4 décembre 2021
Amélie Nothomb remporte le prix Renaudot 2021 avec « Premier sang »

Amélie Nothomb remporte le prix Renaudot 2021 avec « Premier sang »

Avec son trente-deuxième roman, « Premier sang », la romancière belge Amélie Nothomb remporte le prix Renaudot. Elle y raconte l’histoire de son père, Patrick Nothomb, décédé en mars 2020.

La romancière belge a remporté pour la première fois, mercredi 3 novembre, le prix Renaudot avec son trente-deuxième roman, Premier sang (Albin Michel). Face à elle, trois rivaux étaient en lice : Anne Berest avec La Carte postale (Grasset), Nicolas Chemla avec Murnau des ténèbres (Cherche-Midi) et Abel Quentin avec Le Voyant d’Etampes (Les éditions de l’Observatoire).

L’autrice de best-sellers a été élue au 2e tour, avec 6 voix. Le Renaudot de l’essai a été décerné à Dans ma rue y avait trois boutiques (Presses de la Cité) d’Anthony Palou, a précisé Franz-Olivier Giesbert, un des jurés du Renaudot.
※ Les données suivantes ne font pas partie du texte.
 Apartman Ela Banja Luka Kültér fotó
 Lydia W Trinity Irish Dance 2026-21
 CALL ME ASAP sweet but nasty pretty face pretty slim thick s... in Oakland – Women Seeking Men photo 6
Dans son nouveau roman, l’autrice donne la parole à son père, l’ambassadeur Patrick Nothomb, à travers un récit à la première personne. « Perdre son père, c’est une épreuve (…) mais ne pas pouvoir aller à son enterrement (…) ça a été terrible », avait-elle confiée, au micro de France 2.
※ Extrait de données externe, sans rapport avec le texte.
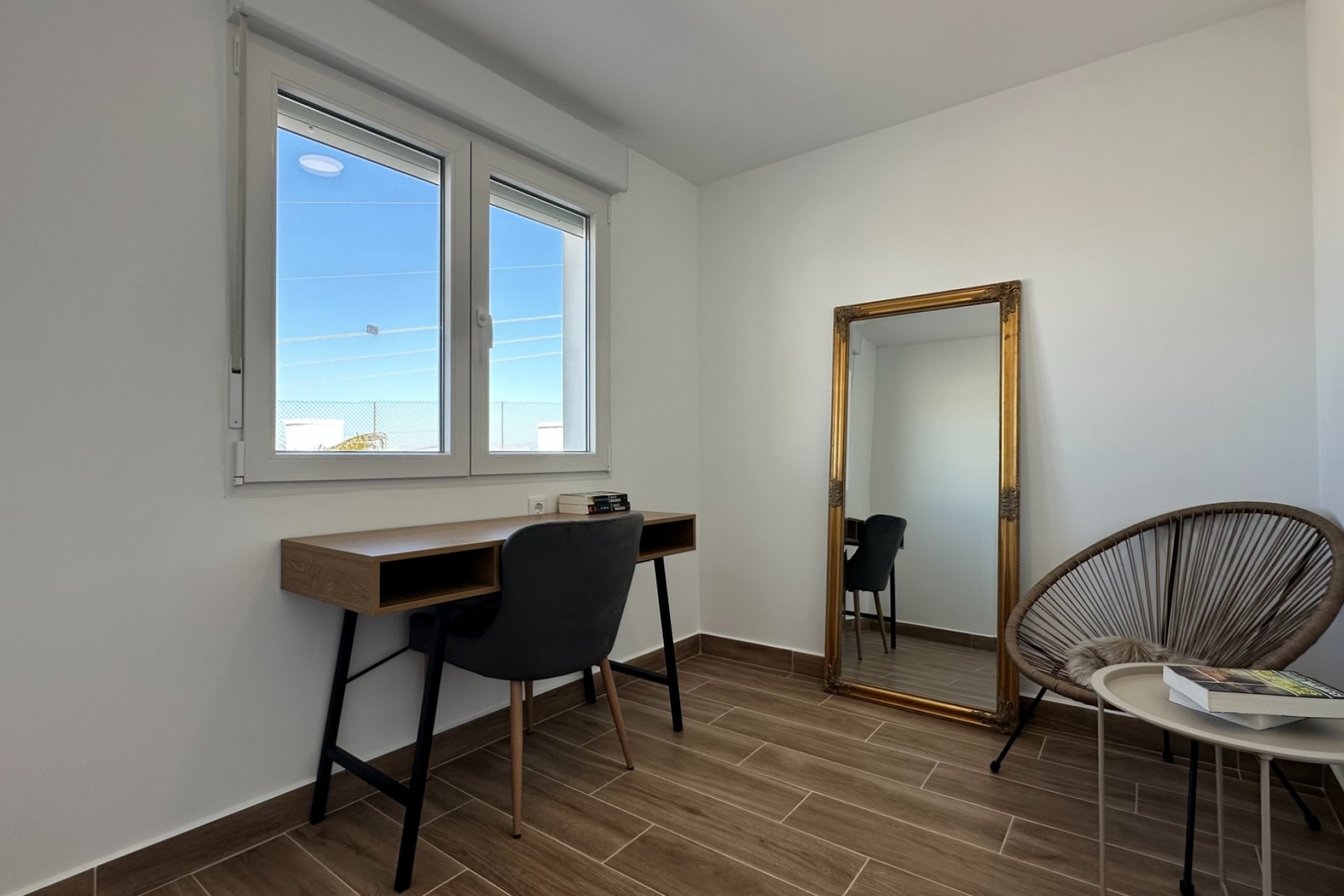 Videresalg - Bungalow - Ciudad Quesada - Altos de Quesada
L’histoire : Amélie Nothomb se glisse dans la peau de son père. Ce dernier, devenu narrateur, raconte son enfance dans les années 1940, à travers les yeux d’un garçonnet. Le doux Patrick – marqué par la mort de son père et le désamour de sa mère – est élevé par ses grands-parents maternels, dans un milieu aristocratique. Une enfance entrecoupée de séjours chez son grand-père paternel, Pierre Nothomb. Séjours spartiates à l’éducation carrément darwinienne, aux côtés d’une horde d’enfants sauvages. De quoi endurcir Patrick qui, une fois adulte, doit survivre à une prise d’otage au Congo.